BEGIN Input material

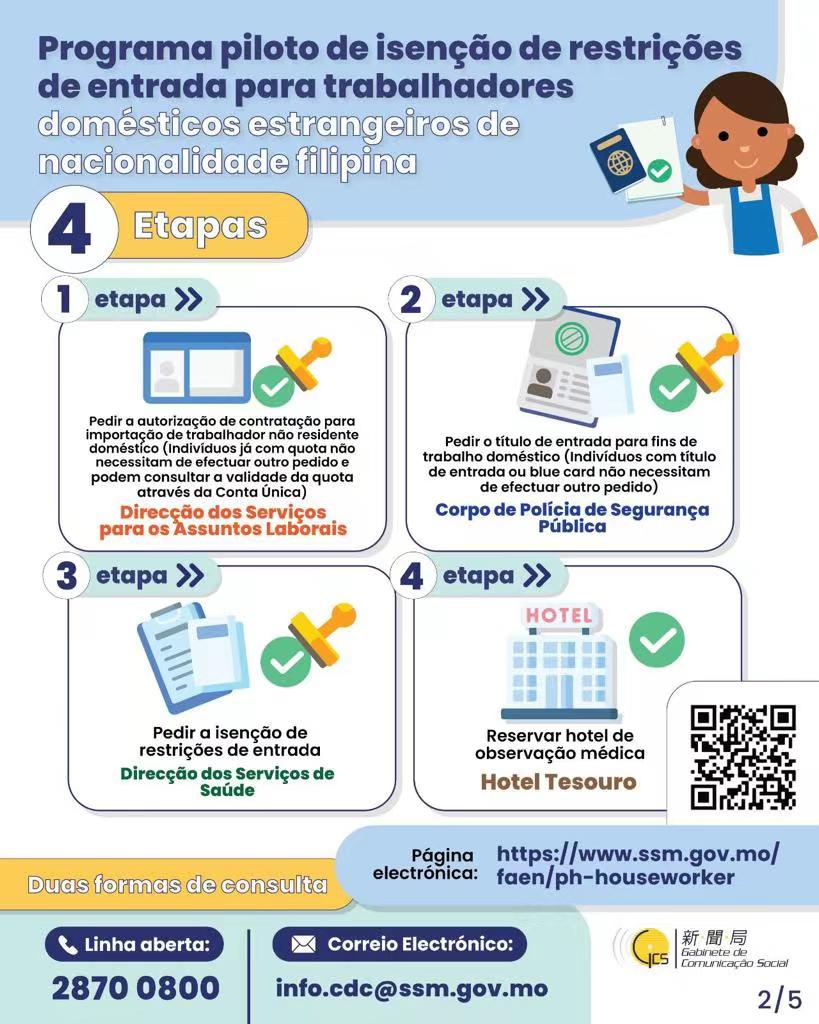 Programa piloto de isenção de restrições de entrada para trabalhadores domésticos estrangeiros de nacionalidade filipina

4 Etapas

1 etapa

Pedir a autorização de contratação para importação de trabalhador não residente doméstico (Indivíduos já com quota não necessitam de efectuar outro pedido e podem consultar a validade da quota através da Conta Única)

Direcção dos Serviços para os Assuntos Laborais

2 etapa

Pedir o título de entrada para fins de trabalho doméstico (Indivíduos com título de entrada ou blue card não necessitam de efectuar outro pedido)

Corpo de Polícia de Segurança Pública

3 etapa

Pedir a isenção de restrições de entrada

Direcção dos Serviços de Saúde

4 etapa

HOTEL

Reservar hotel de observação médica

Hotel Tesouro

Duas formas de consulta

Página electrónica: https://www.ssm.gov.mo/faen/ph-houseworker

Linha aberta: 2870 0800

Correio Electrónico: info.cdc@ssm.gov.mo

GCS 新聞局 Gabinete de Comunicação Social

2/5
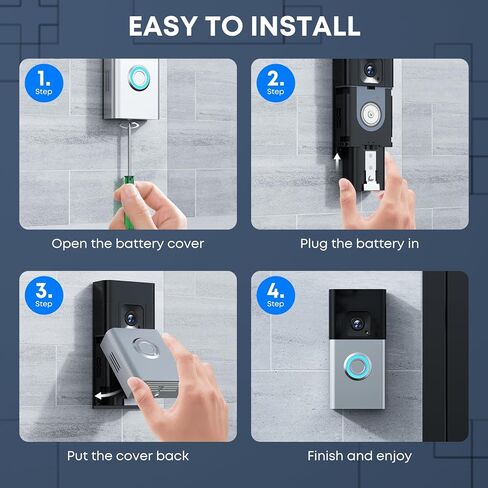 EASY TO INSTALL

1. Step

Open the battery cover

2. Step

Plug the battery in

3. Step

Put the cover back

4. Step

Finish and enjoy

END Input material

> [Task prompt]
Leaving the pictures aside, transcribe exactly the lines from the one containing "Hotel Tesouro" to the final line of the entries above, both ends included.

> [Written answer]
Hotel Tesouro

Duas formas de consulta

Página electrónica: https://www.ssm.gov.mo/faen/ph-houseworker

Linha aberta: 2870 0800

Correio Electrónico: info.cdc@ssm.gov.mo

GCS 新聞局 Gabinete de Comunicação Social

2/5
 EASY TO INSTALL

1. Step

Open the battery cover

2. Step

Plug the battery in

3. Step

Put the cover back

4. Step

Finish and enjoy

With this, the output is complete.